Below, more details from the Associated Press:

U.S. Sen. Pat Roberts fended off an aggressive challenger Tuesday in the Kansas Republican primary, dealing another blow to a national tea party movement that has targeted longtime Washington incumbents.

Milton Wolf, 43, a Leawood radiologist making his first run for public office, failed to pull the upset in the race against Roberts, 78, whose political career dates to the late 1960s, when he was a congressional aide.

After surviving the primary, Roberts is a huge favorite to win his fourth, six-year term in November. Republicans enjoy a nearly 20 percentage-point advantage among registered voters and have won every U.S. Senate race in the past 80 years.

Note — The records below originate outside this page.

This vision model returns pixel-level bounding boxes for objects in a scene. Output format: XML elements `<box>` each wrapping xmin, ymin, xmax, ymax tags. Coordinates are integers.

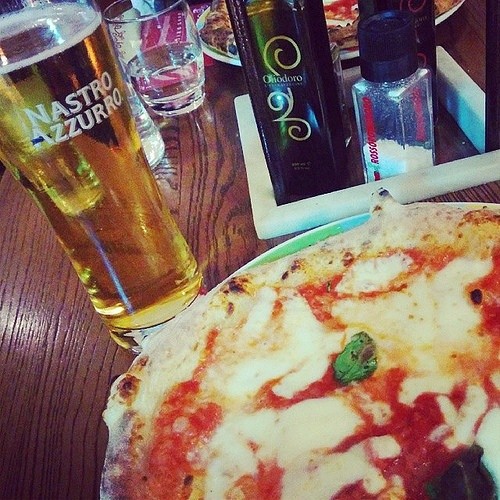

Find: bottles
<box><xmin>352</xmin><ymin>9</ymin><xmax>437</xmax><ymax>185</ymax></box>
<box><xmin>224</xmin><ymin>0</ymin><xmax>353</xmax><ymax>205</ymax></box>
<box><xmin>356</xmin><ymin>0</ymin><xmax>435</xmax><ymax>127</ymax></box>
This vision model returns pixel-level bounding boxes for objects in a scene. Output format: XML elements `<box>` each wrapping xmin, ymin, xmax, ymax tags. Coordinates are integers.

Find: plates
<box><xmin>196</xmin><ymin>0</ymin><xmax>465</xmax><ymax>66</ymax></box>
<box><xmin>100</xmin><ymin>203</ymin><xmax>500</xmax><ymax>500</ymax></box>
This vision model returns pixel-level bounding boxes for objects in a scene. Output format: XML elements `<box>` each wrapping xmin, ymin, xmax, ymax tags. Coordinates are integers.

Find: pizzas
<box><xmin>197</xmin><ymin>0</ymin><xmax>463</xmax><ymax>57</ymax></box>
<box><xmin>102</xmin><ymin>186</ymin><xmax>500</xmax><ymax>500</ymax></box>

Wolf has said he is a distant relative of President Barack Obama but stresses his strong opposition to the Democrat's signature health care overhaul. He said his mother and Obama's grandmother were cousins, describing himself as a second cousin, once removed, of the president. He acknowledges that they did not meet until after Obama was elected.

Later, he attacked Roberts as a career politician out-of-touch with Kansas.

Roberts overcame an early-July gaffe in a radio interview about the rented space in a Dodge City home he lists as his official residence and attacked Wolf relentlessly over questionable postings of graphic X-ray images on a personal Facebook page in 2010.

Wolf had the backing of national tea party groups that were energized by U.S. House Majority Leader Eric Cantor's loss in Virginia's GOP primary in June.